Patients performed significantly worse than controls on the FTT, TMT, and SC tasks, but not the RTT. Regarding effects of inflammatory markers on psychomotor task performance after correction for multiple comparisons, for the FTT, there was a significant interaction between diagnosis and: (1) The soluble interleukin-6 receptor (sIL-6R) (dominant and non-dominant), and (2) IL-10 (non-dominant). There was also a significant interaction between diagnosis and IL-10 for the TMT.  For the SC tasks, there was a significant interaction between diagnosis and (1) IL-10, (2) sIL-6R, and (3) the IL-1 receptor antagonist (IL-1RA). Using principal components analysis, the authors found that the diagnosis by sIL-6R interaction was significantly associated with slower performance on a “motor factor” (comprised of the FTT for both dominant and non-dominant hands).
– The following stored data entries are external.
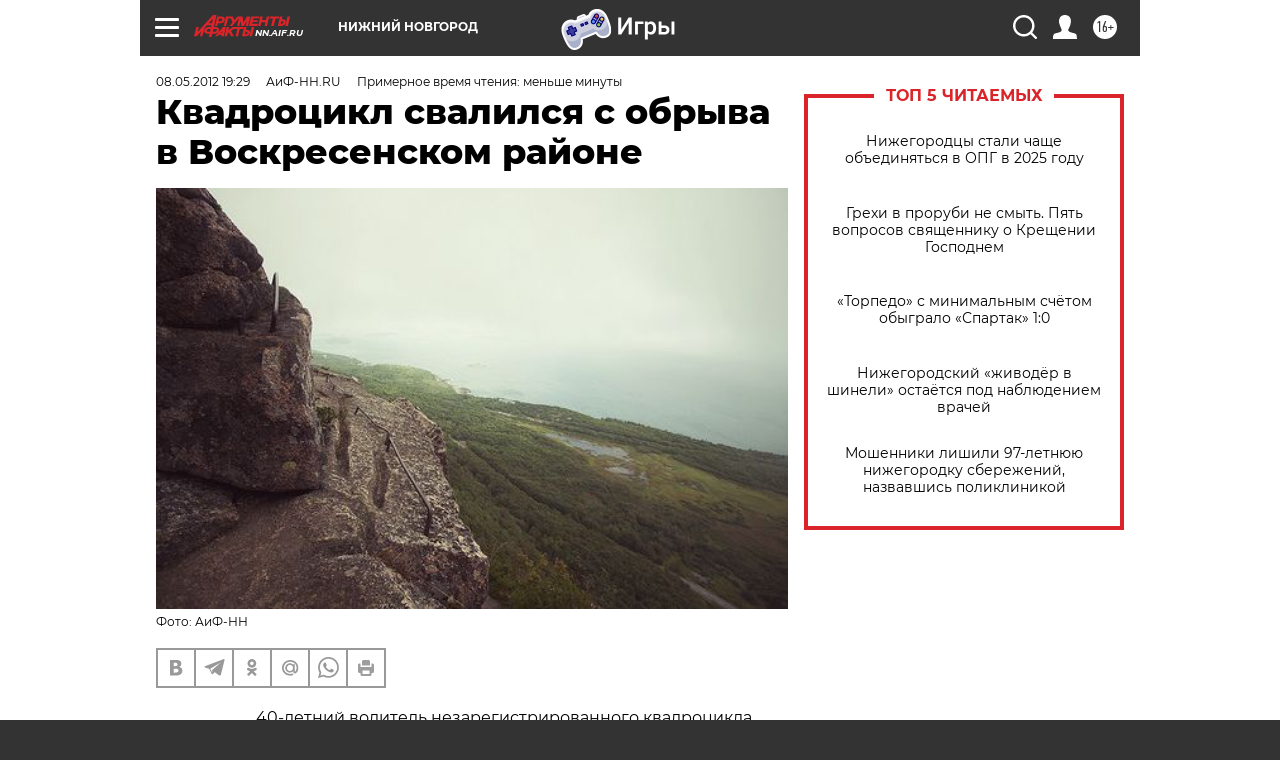

--- FILE ---
content_type: text/html
request_url: https://tns-counter.ru/nc01a**R%3Eundefined*aif_ru/ru/UTF-8/tmsec=aif_ru/472384856***
body_size: -71
content:
B3897B08696C8750X1768720208:B3897B08696C8750X1768720208

--- FILE ---
content_type: application/javascript
request_url: https://smi2.ru/counter/settings?payload=CIyLAhjVqcL_vDM6JDgyY2MzYjQ0LWEyN2ItNDFiOC1hY2E5LTZhMWZjY2FjZWY4Yw&cb=_callbacks____0mkjeci2h
body_size: 1516
content:
_callbacks____0mkjeci2h("[base64]");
The interactions between diagnosis and (1) tumor necrosis factor (TNF), (2) IL-10, (3) IL-1RA, and (4) the soluble TNF receptor 2 (sTNFR2) were significantly associated with slower performance on a “psychomotor factor” (comprised on the TMT and SC). 
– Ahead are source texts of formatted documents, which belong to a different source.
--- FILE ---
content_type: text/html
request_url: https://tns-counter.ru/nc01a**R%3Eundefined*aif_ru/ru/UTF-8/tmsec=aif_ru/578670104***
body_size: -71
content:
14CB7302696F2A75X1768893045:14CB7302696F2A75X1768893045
The authors concluded that schizophrenia is associated with significant slowing on a variety of psychomotor tasks, and this slowing was associated with a number of peripheral blood inflammatory markers.  Noted strengths of the study included a hypothesis-driven approach, a broad panel of inflammatory markers, and the availability of a healthy control group.  The primary study limitation was the relatively small sample size. 

The bottom line
Psychomotor speed may be a relevant target in studies of the immune system and its impact on the brain in patients with schizophrenia.

References:

1. Morrens M, Hulstijn W, Sabbe B. Psychomotor slowing in schizophrenia. Schizophr Bull. 2007;33:1038-1053.
2. Green M F. What are the functional consequences of neurocognitive deficits in schizophrenia?Am J Psychiatry. 1996;153:321-330.
3. Gold S, Arndt S, Nopoulos P, et al. Longitudinal study of cognitive function in first-episode and recent-onset schizophrenia. Am J Psychiatry. 1999;156:1342-1348.
4. Hou CL, Xiang YT, Wang ZL, et al. Cognitive functioning in individuals at ultra-high risk for psychosis, first-degree relatives of patients with psychosis and patients with first episode schizophrenia. Schizophr Res. 2016;174:71-76.
5. Muller JL, Roder C, Schuierer G, Klein HE. Subcortical overactivation in untreated schizophrenic patients: a functional magnetic resonance image fingertapping study. Psychiatry Clin Neurosci. 2002;56:77-84.
6. Goldsmith DR, Rapaport MH, Miller BJ. A meta-analysis of blood cytokine network alterations in psychiatric patients: comparisons between schizophrenia, bipolar disorder and depression. Mol Psychiatry. 2016;21:1696-1709.
7. Brydon L, Harrison NA, Walker C, et al. Peripheral inflammation is associated with altered substantia nigra activity and psychomotor slowing in humans. Biol Psychiatry. 2008;63:1022-1029.
8. Goldsmith DR, Massa N, Pearce B, et al. Inflammatory markers are associated with psychomotor slowing in aptients with schizophrenia compared to healthy controls. NPJ Schizophr. 2020;6:8.